--- What to work on ---
Reproduce the listing verbatim, beginning with the line containing "Given this picture, is" and ending with the line containing "A: scattered rock", both included.

--- Spatial reasoning dataset excerpts ---

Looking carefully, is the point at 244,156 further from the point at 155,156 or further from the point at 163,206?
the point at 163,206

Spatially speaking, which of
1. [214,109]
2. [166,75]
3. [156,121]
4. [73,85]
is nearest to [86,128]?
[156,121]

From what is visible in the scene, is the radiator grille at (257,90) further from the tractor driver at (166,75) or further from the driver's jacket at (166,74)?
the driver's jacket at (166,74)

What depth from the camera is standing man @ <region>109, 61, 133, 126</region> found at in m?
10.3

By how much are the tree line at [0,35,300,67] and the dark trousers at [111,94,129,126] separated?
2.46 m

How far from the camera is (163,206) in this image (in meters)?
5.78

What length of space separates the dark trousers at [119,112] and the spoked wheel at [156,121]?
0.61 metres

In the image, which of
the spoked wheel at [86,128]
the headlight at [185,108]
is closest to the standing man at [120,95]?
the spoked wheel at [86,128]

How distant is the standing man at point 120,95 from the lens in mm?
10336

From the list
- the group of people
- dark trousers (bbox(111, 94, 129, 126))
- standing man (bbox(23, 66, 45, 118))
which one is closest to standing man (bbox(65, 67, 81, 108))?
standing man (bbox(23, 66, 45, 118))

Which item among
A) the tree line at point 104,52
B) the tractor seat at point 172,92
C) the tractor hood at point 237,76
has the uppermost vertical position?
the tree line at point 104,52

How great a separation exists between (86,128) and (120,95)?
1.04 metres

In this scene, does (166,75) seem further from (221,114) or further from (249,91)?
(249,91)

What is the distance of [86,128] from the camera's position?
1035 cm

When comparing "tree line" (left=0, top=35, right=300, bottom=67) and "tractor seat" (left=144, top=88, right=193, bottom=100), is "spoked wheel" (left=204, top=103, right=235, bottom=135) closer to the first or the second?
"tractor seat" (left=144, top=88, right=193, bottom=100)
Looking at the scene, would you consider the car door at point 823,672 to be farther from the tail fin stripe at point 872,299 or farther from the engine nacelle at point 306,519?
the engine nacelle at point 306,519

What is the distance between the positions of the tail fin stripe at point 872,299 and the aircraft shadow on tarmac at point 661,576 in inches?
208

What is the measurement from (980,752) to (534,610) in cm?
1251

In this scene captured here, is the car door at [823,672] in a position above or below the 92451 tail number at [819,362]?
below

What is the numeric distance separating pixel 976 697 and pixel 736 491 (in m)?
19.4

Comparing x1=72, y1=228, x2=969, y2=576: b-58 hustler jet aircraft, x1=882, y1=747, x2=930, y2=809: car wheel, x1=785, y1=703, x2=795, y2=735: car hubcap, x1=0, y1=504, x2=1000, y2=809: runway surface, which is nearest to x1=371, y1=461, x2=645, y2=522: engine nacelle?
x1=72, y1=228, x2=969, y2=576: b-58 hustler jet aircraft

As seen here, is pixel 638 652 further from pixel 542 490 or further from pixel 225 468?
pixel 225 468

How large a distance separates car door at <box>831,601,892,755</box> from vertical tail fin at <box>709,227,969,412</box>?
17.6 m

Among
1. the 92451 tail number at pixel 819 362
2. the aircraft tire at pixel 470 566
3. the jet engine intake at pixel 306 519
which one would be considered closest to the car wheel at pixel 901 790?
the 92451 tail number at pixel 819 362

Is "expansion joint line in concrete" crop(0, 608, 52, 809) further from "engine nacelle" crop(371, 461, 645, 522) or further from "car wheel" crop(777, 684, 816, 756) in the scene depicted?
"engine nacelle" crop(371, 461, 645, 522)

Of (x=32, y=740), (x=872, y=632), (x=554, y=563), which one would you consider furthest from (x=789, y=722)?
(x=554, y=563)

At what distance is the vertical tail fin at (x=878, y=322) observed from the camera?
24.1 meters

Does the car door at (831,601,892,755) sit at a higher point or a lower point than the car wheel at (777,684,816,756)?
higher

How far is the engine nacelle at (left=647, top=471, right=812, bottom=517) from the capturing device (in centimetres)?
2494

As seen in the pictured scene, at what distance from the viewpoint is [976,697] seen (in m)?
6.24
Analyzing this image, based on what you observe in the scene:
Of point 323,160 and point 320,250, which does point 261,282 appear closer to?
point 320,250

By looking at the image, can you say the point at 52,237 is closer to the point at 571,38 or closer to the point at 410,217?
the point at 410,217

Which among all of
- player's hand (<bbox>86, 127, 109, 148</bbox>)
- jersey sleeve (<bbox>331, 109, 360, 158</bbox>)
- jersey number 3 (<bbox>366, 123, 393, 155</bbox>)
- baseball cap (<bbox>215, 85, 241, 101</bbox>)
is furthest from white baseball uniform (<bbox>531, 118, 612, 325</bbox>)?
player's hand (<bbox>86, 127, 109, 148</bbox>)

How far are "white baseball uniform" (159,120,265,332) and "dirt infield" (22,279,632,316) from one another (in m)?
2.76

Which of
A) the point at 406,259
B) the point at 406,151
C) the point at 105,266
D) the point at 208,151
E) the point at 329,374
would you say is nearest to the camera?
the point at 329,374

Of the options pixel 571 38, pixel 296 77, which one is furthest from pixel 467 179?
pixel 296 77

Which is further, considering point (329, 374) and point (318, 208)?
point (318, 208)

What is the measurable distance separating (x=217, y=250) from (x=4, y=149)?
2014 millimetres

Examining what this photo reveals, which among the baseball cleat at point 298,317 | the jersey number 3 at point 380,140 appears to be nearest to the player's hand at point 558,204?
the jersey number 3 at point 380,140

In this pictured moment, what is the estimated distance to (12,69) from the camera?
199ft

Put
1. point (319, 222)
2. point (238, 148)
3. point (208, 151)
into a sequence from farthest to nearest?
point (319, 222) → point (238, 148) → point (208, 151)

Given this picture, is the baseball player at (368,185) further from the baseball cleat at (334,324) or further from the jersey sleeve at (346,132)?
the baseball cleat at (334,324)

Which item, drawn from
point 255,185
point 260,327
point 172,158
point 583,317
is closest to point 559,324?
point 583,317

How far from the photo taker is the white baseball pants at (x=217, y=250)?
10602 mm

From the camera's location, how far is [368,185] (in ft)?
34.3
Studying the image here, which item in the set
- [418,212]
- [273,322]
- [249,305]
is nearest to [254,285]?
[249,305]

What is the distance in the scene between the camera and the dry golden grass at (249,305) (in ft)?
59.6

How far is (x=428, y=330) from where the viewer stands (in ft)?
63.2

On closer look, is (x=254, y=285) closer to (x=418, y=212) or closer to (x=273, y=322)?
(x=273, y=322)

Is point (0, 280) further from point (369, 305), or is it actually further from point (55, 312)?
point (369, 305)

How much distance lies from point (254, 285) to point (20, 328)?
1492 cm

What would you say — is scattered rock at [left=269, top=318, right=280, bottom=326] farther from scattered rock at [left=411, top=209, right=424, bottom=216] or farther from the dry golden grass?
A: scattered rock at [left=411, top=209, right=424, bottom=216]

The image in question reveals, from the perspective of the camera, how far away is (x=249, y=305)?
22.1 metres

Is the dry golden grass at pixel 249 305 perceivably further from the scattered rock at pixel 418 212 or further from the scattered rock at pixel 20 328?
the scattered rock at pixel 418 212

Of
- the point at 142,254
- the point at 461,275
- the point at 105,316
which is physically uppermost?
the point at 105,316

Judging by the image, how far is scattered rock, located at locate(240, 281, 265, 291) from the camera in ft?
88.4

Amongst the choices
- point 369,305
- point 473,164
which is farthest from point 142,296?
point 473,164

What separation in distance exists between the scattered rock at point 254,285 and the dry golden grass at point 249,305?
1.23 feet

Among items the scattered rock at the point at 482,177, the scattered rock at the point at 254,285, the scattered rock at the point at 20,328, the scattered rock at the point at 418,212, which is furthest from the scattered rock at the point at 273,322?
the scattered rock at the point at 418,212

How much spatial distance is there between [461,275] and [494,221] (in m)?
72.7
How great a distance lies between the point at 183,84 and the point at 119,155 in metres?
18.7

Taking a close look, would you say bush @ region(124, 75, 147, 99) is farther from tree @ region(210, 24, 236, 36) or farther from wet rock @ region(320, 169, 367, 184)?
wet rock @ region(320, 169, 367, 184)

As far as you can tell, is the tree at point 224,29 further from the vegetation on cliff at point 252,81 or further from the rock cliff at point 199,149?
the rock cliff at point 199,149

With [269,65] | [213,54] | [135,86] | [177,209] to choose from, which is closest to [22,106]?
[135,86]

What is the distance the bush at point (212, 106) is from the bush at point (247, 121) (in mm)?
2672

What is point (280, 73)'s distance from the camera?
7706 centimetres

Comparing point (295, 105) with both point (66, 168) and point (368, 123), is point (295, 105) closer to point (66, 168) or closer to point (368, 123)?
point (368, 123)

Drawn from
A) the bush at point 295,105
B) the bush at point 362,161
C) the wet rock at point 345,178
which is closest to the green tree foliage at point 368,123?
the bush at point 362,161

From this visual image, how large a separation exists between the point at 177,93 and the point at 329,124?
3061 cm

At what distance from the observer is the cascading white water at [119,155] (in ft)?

--- Exercise output ---
Given this picture, is the baseball player at (368,185) further from the baseball cleat at (334,324) or further from the jersey sleeve at (346,132)?
the baseball cleat at (334,324)

Which item, drawn from
point 255,185
point 260,327
point 172,158
point 583,317
is closest to point 559,324?
point 583,317

How far from the photo taker is the white baseball pants at (x=217, y=250)?
10602 mm

From the camera's location, how far is [368,185] (in ft)?
34.3
Studying the image here, which item in the set
- [418,212]
- [273,322]
- [249,305]
is nearest to [254,285]?
[249,305]

What is the distance in the scene between the camera and the dry golden grass at (249,305) (in ft)?
59.6

How far is (x=428, y=330) from where the viewer stands (in ft)?
63.2

On closer look, is (x=254, y=285) closer to (x=418, y=212) or closer to (x=273, y=322)?
(x=273, y=322)

Is point (0, 280) further from point (369, 305), or is it actually further from point (55, 312)?
point (369, 305)

How much distance lies from point (254, 285) to point (20, 328)?
1492 cm

What would you say — is scattered rock at [left=269, top=318, right=280, bottom=326] farther from scattered rock at [left=411, top=209, right=424, bottom=216] or farther from the dry golden grass?
A: scattered rock at [left=411, top=209, right=424, bottom=216]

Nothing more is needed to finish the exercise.